New law regulates use of personal data
In order to increase transparency and strengthen the protection of personal data, Brazil partially sanctioned a new legal framework for data protection on Tuesday (14 August). Under the new legislation, which comes into force in 18 months, private companies and public bodies will be prevented from using or collecting personal data without consent, including on digital media.
Approved in July in the Brazilian Senate, the General Personal Data Protection Law (LGPD in the Brazilian acronym) guarantees greater legal certainty to companies and consumers and greater transparency in the collection and treatment of data in both face-to-face and online contexts. The law provides for some exceptions to the use of this data, such as for journalistic, artistic, academic, public security and national defence purposes.

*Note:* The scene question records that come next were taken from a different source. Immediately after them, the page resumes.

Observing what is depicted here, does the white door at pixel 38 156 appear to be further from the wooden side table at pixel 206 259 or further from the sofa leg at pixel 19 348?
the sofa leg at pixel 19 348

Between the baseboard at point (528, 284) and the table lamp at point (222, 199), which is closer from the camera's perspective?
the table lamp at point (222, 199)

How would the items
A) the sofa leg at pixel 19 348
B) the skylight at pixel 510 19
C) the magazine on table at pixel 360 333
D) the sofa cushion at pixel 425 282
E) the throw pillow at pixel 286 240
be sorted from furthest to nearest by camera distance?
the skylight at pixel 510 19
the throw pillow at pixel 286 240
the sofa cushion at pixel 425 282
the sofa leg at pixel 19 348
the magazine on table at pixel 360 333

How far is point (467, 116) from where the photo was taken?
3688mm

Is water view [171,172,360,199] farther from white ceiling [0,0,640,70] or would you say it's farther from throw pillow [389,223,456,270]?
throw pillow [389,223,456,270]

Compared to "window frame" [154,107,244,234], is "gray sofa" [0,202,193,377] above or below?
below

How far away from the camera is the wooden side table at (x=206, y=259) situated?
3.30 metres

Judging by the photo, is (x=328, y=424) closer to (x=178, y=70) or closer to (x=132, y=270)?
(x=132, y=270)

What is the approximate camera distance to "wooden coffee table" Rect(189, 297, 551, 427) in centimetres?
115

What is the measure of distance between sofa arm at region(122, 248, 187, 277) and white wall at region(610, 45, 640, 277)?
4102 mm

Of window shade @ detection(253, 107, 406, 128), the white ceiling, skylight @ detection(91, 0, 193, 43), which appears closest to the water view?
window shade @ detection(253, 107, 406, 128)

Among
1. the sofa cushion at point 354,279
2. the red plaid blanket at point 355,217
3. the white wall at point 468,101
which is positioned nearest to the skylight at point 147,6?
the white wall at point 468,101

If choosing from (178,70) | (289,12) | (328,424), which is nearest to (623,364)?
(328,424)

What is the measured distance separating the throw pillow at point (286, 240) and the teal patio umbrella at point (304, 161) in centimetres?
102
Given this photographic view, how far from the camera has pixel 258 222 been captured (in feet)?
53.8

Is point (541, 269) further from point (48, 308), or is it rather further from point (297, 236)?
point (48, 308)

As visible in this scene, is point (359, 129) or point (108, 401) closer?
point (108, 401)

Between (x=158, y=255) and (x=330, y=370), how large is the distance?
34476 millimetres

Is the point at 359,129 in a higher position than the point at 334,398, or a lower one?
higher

According to the Minister of Science, Technology, Innovation and Communications, Gilberto Kassab, the new legislation is fundamental to provide greater legal and commercial security to consumers, companies and government agencies.
“It is fundamental for more and more people and entrepreneurs to have security in their relationships," he told reporters, concluding that "the greatest goal is that this legacy will contribute to the development of the country".
Lawyer Gisele Truzzi, a specialist in digital law and founder of Truzzi Advogados, points out that new legislation is an important step to regulate all economic sectors, which previously occurred on a sector-by-sector basis. "These laws that dealt with privacy issues still functioned as sparse norms that had the function of regulating specific market sectors," she explained in an interview with Planalto. "This brings a standardisation that sets the rules and limits for both public and private institutions."
In addition to raising the standards of corporate transparency, the law should also strengthen trade relations in domestic and foreign markets. "It brings Brazil up to speed with countries that already have data protection legislation. [...] It bridges a gap we had in our country that left us at a disadvantage in this area and even created economic obstacles," she summarised.